I own a 2019 Cruze LS and I'm hoping to install LED backup, tail, and brake lights. Here are the links for the ones I found:








Lumen® - Tail Light LED Bulbs


Chevy Cruze without Factory LED Tail Lights 2019, Tail Light LED Bulbs by Lumen®. Each bulb sold separately. For your convenience and to your benefit, CARiD has collected a wide range of Lumen LED bulbs for any taste and budget.




www.carid.com













Lumen® - Stop/Brake Light LED Bulbs


Chevy Cruze without Factory LED Tail Lights 2019, Stop/Brake Light LED Bulbs by Lumen®. Each bulb sold separately. For your convenience and to your benefit, CARiD has collected a wide range of Lumen LED bulbs for any taste and budget.




www.carid.com













Lumen® - Backup/Reverse Light LED Bulbs


Chevy Cruze without Factory LED Tail Lights with Factory Projector Headlights / without Factory Projector Headlights 2019, Backup/Reverse Light LED Bulbs by Lumen®. Each bulb sold separately. For your convenience and to your benefit, CARiD has collected a wide range of Lumen LED bulbs for any...




www.carid.com





Anyway, the website says I can just pop the backup lights right in, but my owner's manual says not to install LED lights, as they may harm the electrical system. The taillights and brakelights indicate that I may need a load resistor. What do you all think (or know)? Are LEDs safe at all, and do I need to attach anything extra?


----------



## Thebigzeus (Dec 2, 2018)

My full rear end is LED’s. I have load resistors on the blinkers only. Also have a Gen 1, not sure if Gen 2 would be different.


----------



## Snipesy (Dec 7, 2015)

China doesn’t care about making qualified electronics. So they can make stuff that is a fire hazard or causes insane RF emissions. Is it illegal? Oh definitely, but no one cares to stop the stuff at the border soooo here we are. And now Amazon is filled with Ali express relistings.
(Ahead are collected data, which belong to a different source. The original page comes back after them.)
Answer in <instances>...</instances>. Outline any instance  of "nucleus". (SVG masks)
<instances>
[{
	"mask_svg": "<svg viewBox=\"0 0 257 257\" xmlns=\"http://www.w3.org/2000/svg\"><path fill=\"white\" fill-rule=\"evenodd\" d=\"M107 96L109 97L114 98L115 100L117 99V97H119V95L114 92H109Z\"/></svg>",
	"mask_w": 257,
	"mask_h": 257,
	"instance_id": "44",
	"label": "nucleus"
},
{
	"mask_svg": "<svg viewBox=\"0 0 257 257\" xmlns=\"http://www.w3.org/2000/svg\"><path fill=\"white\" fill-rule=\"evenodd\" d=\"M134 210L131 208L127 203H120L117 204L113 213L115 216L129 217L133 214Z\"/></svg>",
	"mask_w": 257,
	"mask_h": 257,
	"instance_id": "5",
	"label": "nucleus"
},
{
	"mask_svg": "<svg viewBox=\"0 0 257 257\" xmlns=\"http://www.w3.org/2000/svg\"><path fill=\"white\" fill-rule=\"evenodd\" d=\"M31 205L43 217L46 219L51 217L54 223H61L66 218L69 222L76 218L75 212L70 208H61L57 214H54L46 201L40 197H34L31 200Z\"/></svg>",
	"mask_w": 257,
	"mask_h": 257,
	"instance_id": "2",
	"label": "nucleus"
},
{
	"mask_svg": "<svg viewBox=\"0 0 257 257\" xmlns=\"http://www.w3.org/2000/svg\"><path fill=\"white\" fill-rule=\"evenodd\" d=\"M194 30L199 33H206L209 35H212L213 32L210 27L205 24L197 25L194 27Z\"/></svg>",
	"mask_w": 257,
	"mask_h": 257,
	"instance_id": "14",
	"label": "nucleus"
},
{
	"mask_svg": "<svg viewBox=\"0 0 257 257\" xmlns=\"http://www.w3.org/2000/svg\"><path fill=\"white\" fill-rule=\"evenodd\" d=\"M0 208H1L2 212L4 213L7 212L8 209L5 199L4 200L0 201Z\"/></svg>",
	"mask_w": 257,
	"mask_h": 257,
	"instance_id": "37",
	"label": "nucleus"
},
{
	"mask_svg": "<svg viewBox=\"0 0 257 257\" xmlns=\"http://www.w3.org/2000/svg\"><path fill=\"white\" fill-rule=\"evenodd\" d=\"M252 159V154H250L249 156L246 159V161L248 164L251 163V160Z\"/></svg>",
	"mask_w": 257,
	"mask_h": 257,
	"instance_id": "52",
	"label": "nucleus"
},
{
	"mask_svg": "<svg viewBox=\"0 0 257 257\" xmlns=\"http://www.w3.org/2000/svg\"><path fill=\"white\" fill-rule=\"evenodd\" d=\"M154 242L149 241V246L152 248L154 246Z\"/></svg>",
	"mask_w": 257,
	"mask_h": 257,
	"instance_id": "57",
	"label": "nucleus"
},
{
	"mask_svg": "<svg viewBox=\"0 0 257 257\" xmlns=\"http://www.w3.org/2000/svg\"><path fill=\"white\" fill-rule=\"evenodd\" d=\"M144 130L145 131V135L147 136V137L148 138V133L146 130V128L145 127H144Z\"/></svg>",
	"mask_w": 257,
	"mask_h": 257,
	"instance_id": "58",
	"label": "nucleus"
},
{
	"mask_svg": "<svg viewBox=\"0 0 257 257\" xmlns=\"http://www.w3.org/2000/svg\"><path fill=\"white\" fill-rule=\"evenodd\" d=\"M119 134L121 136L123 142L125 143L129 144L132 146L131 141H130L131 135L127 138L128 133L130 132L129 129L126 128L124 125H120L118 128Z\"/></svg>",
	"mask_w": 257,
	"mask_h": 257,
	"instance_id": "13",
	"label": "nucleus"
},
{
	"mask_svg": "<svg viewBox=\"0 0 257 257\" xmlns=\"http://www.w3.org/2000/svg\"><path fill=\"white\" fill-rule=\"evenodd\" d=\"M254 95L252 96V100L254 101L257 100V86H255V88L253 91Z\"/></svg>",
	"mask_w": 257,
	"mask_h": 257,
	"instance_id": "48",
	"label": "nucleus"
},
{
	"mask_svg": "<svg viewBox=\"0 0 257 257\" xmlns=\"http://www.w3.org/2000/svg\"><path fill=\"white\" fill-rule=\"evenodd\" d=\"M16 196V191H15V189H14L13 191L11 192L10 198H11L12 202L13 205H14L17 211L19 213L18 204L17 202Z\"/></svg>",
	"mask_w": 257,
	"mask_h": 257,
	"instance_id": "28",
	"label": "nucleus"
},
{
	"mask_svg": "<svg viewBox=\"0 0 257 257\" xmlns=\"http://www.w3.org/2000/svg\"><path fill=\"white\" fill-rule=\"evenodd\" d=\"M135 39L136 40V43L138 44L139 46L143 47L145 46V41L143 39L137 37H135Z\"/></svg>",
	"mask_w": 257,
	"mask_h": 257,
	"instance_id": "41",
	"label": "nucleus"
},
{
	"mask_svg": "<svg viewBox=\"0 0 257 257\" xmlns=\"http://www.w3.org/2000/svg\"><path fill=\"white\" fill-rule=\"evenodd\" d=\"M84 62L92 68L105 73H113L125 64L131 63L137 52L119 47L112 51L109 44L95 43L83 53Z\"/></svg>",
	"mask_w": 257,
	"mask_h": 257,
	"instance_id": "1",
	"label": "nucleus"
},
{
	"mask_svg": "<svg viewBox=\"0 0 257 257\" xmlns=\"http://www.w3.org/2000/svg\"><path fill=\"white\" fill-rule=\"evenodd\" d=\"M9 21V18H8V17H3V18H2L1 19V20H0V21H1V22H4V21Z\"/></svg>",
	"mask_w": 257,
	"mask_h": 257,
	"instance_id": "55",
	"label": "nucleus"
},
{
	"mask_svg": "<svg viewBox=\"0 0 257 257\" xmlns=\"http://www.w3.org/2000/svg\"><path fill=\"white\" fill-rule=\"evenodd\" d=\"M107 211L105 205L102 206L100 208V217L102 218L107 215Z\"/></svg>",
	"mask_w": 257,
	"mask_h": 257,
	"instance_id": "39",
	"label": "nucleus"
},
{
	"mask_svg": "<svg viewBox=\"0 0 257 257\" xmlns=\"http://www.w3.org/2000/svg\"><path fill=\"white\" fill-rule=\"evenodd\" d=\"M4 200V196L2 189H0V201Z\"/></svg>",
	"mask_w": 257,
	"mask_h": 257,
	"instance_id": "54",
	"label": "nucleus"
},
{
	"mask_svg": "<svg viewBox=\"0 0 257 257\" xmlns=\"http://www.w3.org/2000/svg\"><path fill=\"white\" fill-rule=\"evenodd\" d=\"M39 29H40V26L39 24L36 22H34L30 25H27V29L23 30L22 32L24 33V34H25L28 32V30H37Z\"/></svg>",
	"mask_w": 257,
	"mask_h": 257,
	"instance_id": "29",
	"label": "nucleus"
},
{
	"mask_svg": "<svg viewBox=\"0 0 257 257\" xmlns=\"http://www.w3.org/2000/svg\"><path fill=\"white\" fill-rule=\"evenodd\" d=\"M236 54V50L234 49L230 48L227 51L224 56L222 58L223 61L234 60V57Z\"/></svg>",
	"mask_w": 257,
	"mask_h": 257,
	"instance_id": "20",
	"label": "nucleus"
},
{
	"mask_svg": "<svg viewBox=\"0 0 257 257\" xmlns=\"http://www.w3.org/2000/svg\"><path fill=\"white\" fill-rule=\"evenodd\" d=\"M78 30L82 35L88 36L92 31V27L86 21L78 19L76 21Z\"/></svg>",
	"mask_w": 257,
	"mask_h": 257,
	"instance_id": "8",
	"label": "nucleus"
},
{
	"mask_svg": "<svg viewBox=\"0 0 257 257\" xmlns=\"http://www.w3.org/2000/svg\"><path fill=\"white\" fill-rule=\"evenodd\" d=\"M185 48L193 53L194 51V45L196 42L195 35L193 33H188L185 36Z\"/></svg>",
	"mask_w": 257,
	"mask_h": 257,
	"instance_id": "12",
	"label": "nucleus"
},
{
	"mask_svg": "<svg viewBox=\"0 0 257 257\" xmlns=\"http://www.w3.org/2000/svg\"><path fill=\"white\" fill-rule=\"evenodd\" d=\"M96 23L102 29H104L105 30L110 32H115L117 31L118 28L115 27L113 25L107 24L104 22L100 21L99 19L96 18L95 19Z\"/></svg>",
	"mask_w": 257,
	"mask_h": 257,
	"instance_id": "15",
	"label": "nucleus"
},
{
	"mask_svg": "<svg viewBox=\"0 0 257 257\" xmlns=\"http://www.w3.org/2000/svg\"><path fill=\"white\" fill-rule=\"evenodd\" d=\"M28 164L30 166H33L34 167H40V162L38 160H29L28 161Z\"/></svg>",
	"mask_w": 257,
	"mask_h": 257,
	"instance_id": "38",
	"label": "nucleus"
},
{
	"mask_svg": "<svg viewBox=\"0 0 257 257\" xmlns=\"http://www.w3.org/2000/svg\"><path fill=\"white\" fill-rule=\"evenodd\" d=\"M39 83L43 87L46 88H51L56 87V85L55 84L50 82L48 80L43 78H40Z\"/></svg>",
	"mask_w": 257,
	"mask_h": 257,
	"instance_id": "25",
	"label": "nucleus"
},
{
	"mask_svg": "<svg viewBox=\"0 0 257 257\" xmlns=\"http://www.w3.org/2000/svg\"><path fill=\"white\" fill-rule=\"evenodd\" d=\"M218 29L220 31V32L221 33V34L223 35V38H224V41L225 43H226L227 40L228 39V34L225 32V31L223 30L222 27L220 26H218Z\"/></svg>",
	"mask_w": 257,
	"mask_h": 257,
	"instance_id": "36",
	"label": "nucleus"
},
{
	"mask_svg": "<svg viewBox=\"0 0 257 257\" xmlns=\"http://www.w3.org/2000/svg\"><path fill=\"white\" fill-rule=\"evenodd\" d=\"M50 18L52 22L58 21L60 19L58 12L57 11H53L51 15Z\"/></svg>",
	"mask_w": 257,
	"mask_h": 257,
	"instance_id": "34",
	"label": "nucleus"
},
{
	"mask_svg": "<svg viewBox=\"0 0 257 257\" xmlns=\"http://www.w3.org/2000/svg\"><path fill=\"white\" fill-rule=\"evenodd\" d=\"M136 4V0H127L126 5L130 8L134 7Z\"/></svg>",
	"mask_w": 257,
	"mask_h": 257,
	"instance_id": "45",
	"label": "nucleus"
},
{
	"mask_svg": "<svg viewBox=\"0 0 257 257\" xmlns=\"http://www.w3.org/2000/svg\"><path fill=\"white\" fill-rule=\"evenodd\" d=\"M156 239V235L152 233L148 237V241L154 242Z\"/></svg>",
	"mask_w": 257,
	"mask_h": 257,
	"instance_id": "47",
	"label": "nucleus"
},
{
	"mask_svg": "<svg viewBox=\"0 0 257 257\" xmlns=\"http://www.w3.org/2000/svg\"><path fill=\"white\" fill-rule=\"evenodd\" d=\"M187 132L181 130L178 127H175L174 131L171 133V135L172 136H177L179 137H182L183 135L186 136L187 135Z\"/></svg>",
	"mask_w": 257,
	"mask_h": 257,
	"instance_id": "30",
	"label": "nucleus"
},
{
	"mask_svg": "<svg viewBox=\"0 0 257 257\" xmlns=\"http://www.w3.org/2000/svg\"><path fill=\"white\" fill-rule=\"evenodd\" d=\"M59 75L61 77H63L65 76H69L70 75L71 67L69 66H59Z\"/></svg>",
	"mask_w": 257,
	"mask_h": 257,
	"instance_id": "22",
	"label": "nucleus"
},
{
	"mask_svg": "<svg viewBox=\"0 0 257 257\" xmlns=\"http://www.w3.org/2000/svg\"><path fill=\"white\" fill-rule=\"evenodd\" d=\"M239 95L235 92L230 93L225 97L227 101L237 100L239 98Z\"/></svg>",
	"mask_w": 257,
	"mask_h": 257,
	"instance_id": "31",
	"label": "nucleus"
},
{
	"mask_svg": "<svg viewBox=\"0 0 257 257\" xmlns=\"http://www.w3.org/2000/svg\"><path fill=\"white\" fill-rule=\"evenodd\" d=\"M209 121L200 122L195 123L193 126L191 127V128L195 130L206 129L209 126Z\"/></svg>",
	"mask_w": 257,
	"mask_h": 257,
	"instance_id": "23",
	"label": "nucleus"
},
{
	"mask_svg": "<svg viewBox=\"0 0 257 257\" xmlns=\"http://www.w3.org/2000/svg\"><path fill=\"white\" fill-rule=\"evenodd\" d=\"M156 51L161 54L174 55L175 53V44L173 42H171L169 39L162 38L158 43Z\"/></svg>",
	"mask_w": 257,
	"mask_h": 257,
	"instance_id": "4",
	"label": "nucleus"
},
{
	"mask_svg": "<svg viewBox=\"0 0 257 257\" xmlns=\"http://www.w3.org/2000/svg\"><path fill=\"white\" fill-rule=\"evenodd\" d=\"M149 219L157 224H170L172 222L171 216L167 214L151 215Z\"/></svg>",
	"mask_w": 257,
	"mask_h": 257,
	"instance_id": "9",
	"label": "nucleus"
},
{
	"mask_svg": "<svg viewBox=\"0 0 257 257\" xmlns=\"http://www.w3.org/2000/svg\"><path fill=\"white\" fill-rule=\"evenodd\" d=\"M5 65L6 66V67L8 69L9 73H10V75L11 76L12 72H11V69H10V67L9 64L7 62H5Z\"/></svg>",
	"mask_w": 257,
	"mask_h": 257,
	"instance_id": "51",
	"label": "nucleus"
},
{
Most LED ‘bulbs’ fall under this category.


----------



## obermd (Mar 3, 2012)

Verify the US DOT certificate number on those lights and also ensure they have the appropriate resisters. The big difference between the factory lights on the Cruze and LEDs is the circuit resistance. This doesn't make that much difference on the tail and brake lights, but it causes all sorts of confusion with the flashers (emergency and turn).


----------



## Ma v e n (Oct 8, 2018)

I've got LED turn signals in my '18 hatch , they are pretty **** bright and much more noticeable than stock. I havent changed the brake lights because they are unique to the hatch and I dont wanna risk not having park/brake lights out of the blue. If the LED you're buying says it needs a load resistors, then it definitely does. Even "canbus" bulbs often require them in the turn signals of gen2s


----------



## Thebigzeus (Dec 2, 2018)

Why not loop @carid in so they can answer any questions. 😉


----------



## HBCRUZE2017 (Jan 25, 2018)

i have them for backup lights and license plate bulbs but not tail lights


----------



## MP81 (Jul 20, 2015)

I have DD tails and reverse lights in ours, but that's specifically because they're blacked out. Nighttime visibility was never an issue with the stock bulbs and the lights as they are now, but they were a bit dim during daylight (the third brake light was still plenty bright, since it's in the rear window). Now there is no issue day or night.

That said, I'm not sure I would have ever bothered putting them in if the lights weren't blacked out. Being behind some cars with LEDs (usually factory ones, at that) in certain conditions can be absolutely blinding on the eyes.


----------



## 6speedTi (May 18, 2018)

I have a 2018 sedan. I installed drop in LED bulbs for back up lights. The license plate light is a factory sealed LED unit on a 2018. The tail light on the 2018 sedan has one bulb per side. That one bulb functions for tail, brake, turn signal and sidemarker. If I was to drop in a LED bulb a resistor is needed to avoid the hyperflash. It seems GM made changes to the GEN 2 during the GEN model years. My license plate light as an example. I believe earlier GEN 2 had different or more than one bulb in the rear tail light.


----------



## Blasirl (Mar 31, 2015)

I have a Gen I with LED reverse lights and side markers. They are from @Diode Dynamics. I believe they come with the resisters built in.


----------



## Adam Hamel (Aug 4, 2020)

Awesome. Thanks, everyone!


----------